Stated goal: Write out the following lines word for word, keeping each one as it appears.
start
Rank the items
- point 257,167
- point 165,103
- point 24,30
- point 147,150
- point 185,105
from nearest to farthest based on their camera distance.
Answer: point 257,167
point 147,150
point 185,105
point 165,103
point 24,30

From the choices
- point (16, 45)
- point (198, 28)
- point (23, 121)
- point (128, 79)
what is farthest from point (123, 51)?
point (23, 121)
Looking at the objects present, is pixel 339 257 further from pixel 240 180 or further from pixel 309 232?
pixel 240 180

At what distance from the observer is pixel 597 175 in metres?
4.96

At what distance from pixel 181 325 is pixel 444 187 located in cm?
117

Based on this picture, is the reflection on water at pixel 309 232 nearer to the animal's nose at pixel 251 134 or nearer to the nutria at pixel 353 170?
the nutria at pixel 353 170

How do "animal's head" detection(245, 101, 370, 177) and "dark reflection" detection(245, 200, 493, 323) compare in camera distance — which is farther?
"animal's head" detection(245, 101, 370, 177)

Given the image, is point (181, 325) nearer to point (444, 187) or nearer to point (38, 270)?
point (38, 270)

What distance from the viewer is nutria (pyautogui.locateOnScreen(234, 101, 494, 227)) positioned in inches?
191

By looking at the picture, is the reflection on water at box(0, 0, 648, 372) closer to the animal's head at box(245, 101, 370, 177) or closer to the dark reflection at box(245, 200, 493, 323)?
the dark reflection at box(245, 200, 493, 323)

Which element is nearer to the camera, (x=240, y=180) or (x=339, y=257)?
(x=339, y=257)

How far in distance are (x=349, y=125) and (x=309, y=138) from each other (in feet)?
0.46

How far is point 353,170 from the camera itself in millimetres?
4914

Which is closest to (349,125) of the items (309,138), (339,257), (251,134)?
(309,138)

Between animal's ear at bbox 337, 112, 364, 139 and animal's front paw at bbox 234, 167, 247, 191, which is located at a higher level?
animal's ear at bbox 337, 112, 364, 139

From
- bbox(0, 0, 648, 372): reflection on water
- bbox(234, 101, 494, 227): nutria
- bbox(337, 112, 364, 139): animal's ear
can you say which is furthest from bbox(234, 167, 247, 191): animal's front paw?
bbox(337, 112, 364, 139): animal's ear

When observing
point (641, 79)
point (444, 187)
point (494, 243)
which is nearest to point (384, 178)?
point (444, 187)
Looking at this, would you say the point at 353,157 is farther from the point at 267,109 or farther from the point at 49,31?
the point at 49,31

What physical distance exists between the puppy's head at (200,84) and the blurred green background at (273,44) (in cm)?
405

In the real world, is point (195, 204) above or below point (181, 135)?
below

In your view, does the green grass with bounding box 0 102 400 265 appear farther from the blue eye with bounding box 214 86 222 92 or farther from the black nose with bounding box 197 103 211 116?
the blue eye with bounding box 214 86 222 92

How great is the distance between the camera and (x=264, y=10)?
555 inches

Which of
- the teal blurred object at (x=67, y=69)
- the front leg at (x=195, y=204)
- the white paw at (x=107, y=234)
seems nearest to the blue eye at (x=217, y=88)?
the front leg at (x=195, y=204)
end
The reply:
Rank the items
- point 257,167
- point 165,103
- point 24,30
- point 147,150
- point 185,105
from nearest to farthest based on their camera distance.
Answer: point 257,167
point 147,150
point 185,105
point 165,103
point 24,30

From the choices
- point (16, 45)
- point (198, 28)
- point (23, 121)
- point (128, 79)
what is farthest from point (123, 51)?
point (23, 121)
Looking at the objects present, is pixel 339 257 further from pixel 240 180 or further from pixel 309 232?
pixel 240 180

At what distance from the observer is pixel 597 175 in metres?
4.96

At what distance from pixel 181 325 is pixel 444 187 located in cm?
117

Based on this picture, is the reflection on water at pixel 309 232 nearer to the animal's nose at pixel 251 134 or nearer to the nutria at pixel 353 170?
the nutria at pixel 353 170

How do "animal's head" detection(245, 101, 370, 177) and "dark reflection" detection(245, 200, 493, 323) compare in camera distance — which is farther?
"animal's head" detection(245, 101, 370, 177)

Given the image, is point (181, 325) nearer to point (444, 187) or nearer to point (38, 270)?
point (38, 270)

What distance from the viewer is nutria (pyautogui.locateOnScreen(234, 101, 494, 227)) positioned in inches?
191

By looking at the picture, is the reflection on water at box(0, 0, 648, 372) closer to the animal's head at box(245, 101, 370, 177) or closer to the dark reflection at box(245, 200, 493, 323)?
the dark reflection at box(245, 200, 493, 323)

Which element is nearer to the camera, (x=240, y=180) or (x=339, y=257)?
(x=339, y=257)

How far in distance are (x=349, y=125) and (x=309, y=138) from each other (in feet)?
0.46

How far is point 353,170 from the camera itself in millimetres?
4914

Which is closest to (349,125) of the items (309,138), (339,257), (251,134)?
(309,138)

Between animal's ear at bbox 337, 112, 364, 139 and animal's front paw at bbox 234, 167, 247, 191, which is located at a higher level?
animal's ear at bbox 337, 112, 364, 139

From
- bbox(0, 0, 648, 372): reflection on water
- bbox(234, 101, 494, 227): nutria
- bbox(337, 112, 364, 139): animal's ear
can you say which is furthest from bbox(234, 167, 247, 191): animal's front paw?
bbox(337, 112, 364, 139): animal's ear

When observing
point (641, 79)
point (444, 187)
point (494, 243)
which is nearest to point (384, 178)?
point (444, 187)
Looking at this, would you say the point at 353,157 is farther from the point at 267,109 or farther from the point at 49,31?
the point at 49,31

What physical distance exists between the puppy's head at (200,84) and the blurred green background at (273,44) (in cm)?
405

In the real world, is point (195, 204) above or below point (181, 135)?
below

In your view, does the green grass with bounding box 0 102 400 265 appear farther from the blue eye with bounding box 214 86 222 92 or farther from the black nose with bounding box 197 103 211 116?
the blue eye with bounding box 214 86 222 92

How great is the distance between the camera and (x=264, y=10)?
555 inches

Which of
- the teal blurred object at (x=67, y=69)
- the front leg at (x=195, y=204)
- the white paw at (x=107, y=234)
seems nearest to the blue eye at (x=217, y=88)?
the front leg at (x=195, y=204)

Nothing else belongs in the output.